Savcı'dan tehdit

Gezi eylemleri sırasında gözaltına alınan müvekkillerine yemek götürürken polisler tarafından darp edilen avukatlar hakkında soruşturma açıldı. Dosyayı inceleyen avukat Tolga Çakır, savcıya hazırlık yaptıktan sonra ifade vereceğini söyleyince savcıdan “bu örgüt tavrı” yanıtı aldı.

Yayınlanma: 22.01.2014 - 21:31
Abone Ol google-news

İstanbul Adliyesi’nde 8 Temmuz 2013 günü gözaltındaki müvekillerinin sorgusu gün boyu sürünce avukat Tolga Çakır, Elif Çalışkan ve Sevim Sarıkaya, görevliler ile görüşerek nezarethaneye yiyecek getirdi. Avukat Çalışkan ve Sarıkaya nezarethaneye girdikten sonra iki sivil polisin bağırmaya başlamasının ardından polisler 3 avukatı darp ederek dışarı çıkardı. Yaşananların ardından avukatlar polislerden, polisler ise avukatlardan şikâyetçi oldu. Polislerin 10 Temmuz günü yaptığı şikâyet üzerine avukatlar hakkında, soruşturma açıldı. Polisler avukatların kendilerini döverek nezarethaneye kadar girdiğini, hakaret ettiklerini ve görevlerini yaptırmamak için direndiklerini iddia etti. Şikâyetçi polisler sadece kendileri ile sınırlı kalmayıp avukatların sorgu hâkimine de hakaret ettiklerini, duruşma sonrasında hâkime “Sen Fettullah’ın askerisin, nasıl tutuklarsın” dediklerini iddia etti.

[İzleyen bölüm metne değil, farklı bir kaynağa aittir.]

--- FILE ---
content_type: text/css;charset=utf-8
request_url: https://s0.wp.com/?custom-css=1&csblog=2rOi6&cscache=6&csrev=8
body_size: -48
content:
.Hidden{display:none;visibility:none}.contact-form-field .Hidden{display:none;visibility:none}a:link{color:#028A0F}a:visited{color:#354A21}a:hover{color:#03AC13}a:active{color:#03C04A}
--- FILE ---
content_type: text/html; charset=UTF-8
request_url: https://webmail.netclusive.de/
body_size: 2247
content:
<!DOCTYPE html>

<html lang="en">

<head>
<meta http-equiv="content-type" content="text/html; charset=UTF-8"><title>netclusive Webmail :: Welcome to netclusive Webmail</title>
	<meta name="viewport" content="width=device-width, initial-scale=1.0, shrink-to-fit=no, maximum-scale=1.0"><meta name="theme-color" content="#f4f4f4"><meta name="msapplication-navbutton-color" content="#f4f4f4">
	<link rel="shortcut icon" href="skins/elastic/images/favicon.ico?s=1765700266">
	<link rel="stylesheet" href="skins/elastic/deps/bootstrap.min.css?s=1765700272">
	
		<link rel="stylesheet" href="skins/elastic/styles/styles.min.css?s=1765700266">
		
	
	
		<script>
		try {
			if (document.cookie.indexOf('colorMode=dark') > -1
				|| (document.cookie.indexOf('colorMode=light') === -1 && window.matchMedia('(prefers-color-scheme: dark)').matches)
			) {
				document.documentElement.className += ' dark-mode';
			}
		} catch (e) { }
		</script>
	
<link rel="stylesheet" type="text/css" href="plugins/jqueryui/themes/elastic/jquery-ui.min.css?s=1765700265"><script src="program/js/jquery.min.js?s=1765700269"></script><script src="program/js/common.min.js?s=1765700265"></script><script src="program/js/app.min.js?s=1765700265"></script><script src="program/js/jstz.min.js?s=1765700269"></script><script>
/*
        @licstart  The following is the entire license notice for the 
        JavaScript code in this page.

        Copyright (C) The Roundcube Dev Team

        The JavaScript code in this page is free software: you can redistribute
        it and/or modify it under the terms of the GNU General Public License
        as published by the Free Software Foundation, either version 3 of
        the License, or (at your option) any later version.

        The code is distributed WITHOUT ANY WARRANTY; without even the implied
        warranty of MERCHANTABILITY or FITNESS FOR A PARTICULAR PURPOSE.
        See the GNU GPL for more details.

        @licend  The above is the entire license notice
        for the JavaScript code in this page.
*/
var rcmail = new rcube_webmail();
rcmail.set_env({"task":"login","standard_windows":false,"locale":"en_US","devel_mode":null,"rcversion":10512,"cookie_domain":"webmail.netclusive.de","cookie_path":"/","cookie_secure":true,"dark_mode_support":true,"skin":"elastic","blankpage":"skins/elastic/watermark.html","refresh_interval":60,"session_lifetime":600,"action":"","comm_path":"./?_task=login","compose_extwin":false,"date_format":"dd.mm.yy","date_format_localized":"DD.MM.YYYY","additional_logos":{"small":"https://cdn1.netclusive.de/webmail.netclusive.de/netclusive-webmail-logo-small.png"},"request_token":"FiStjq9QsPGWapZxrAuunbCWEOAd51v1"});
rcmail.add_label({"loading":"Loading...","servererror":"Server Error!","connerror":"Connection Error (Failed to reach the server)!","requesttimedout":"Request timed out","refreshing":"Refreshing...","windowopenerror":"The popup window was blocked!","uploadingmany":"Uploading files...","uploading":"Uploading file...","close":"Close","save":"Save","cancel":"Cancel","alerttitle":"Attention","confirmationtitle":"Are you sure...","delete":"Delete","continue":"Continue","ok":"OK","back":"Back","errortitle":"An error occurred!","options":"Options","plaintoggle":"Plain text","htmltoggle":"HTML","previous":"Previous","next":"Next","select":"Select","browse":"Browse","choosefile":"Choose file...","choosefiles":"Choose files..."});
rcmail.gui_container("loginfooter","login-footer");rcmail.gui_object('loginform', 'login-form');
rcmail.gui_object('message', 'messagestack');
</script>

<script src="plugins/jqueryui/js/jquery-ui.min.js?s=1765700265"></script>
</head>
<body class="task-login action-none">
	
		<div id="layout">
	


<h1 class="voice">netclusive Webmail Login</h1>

Olay günü zanlıların tutuklanmasına karar veren Nöbetçi Sulh Ceza Hâkimi Salih Cantürk ise ifadesinde, kararı açıklamasının ardından UYAP’a giriş yapmak için yan odaya geçtiğini, kendisine hakaret edildiğini duymadığını ifade etti. Ancak Cantürk, kendisi duymamasına rağmen, “hakaret edildiyse şikâyetçiyim” diyerek avukatlardan şikâyetçi oldu. Salonda görev yapan zabıt kâtibi de kararın açıklanmasının ardından tepki olduğunu ancak hakaret duymadığını söyledi.

 

'Savcı olaydan örgüt çıkarmak düşüncesindeydi'

Soruşturmadan tesadüfen haberdar olduğunu belirten avukat Tolga Çakır, dosyayı görmek için savcılık kalemine gittiğinde, dosyanın savcıda olduğunu öğrendi. Çakır yaşadıklarını, “Savcının odasına gittim ve dosyayı inceledim. 15 dakika kadar sürdü, ardından dosyayı verdim ve çıkıyordum. Savcı Rasim Işıkaltın arkamdan ‘Hop nereye gidiyorsun. İnceledin o kadar ifade vermeden nereye gidiyorsun?’ diye seslendi. Kendisine ifade vermeyeceğimi, önce durumdan baroyu haberdar edeceğimi, ardından gerekirse bir avukat ile geleceğimi söyledim. Savcı bu kez, ‘İfade vermeden gidersen tutanak tutarım. Bunu örgüt tavrı olarak değerlendiririm’ dedi. Dosyaya incelediğimi ve ifade vermeyeceğimi yazarak imza atmamı istedi. Ben de kendisine isterse dosyayı incelediğime dair imza vereceğimi ama ifade vermiyorum şeklinde bir beyanım olmadığını ifade ettim”. Tartışmanın ardından avukat Çakır’ın elinden kimliğini alarak fotokopisini çeken savcı Işıkaltın, Çakır’a diğer avukatlar ile aynı büroda çalışıp çalışmadığını sordu. Çakır, “Sanırım savcı olaydan bir de örgüt çıkarmak düşüncesindeydi. Ancak diğer avukatlar ile o gün adliyede tanıştığımı ve bizim şikâyetçi olduğumuz dosyaya baksaydı bunu görebileceğini söyledim” dedi.

Avukatların polisler hakkında şikâyetçi olduğu dosyada, polisler tarafından darp edildikleri güvenlik kamerası görüntüleri ile belirlenmişti. Adliyenin güvenliğinden sorumlu Akdeniz Güvenlik Şirketi, darp olayının asıl yaşandığı bölümlere ilişkin ise görüntü olmadığını iddia etmişti.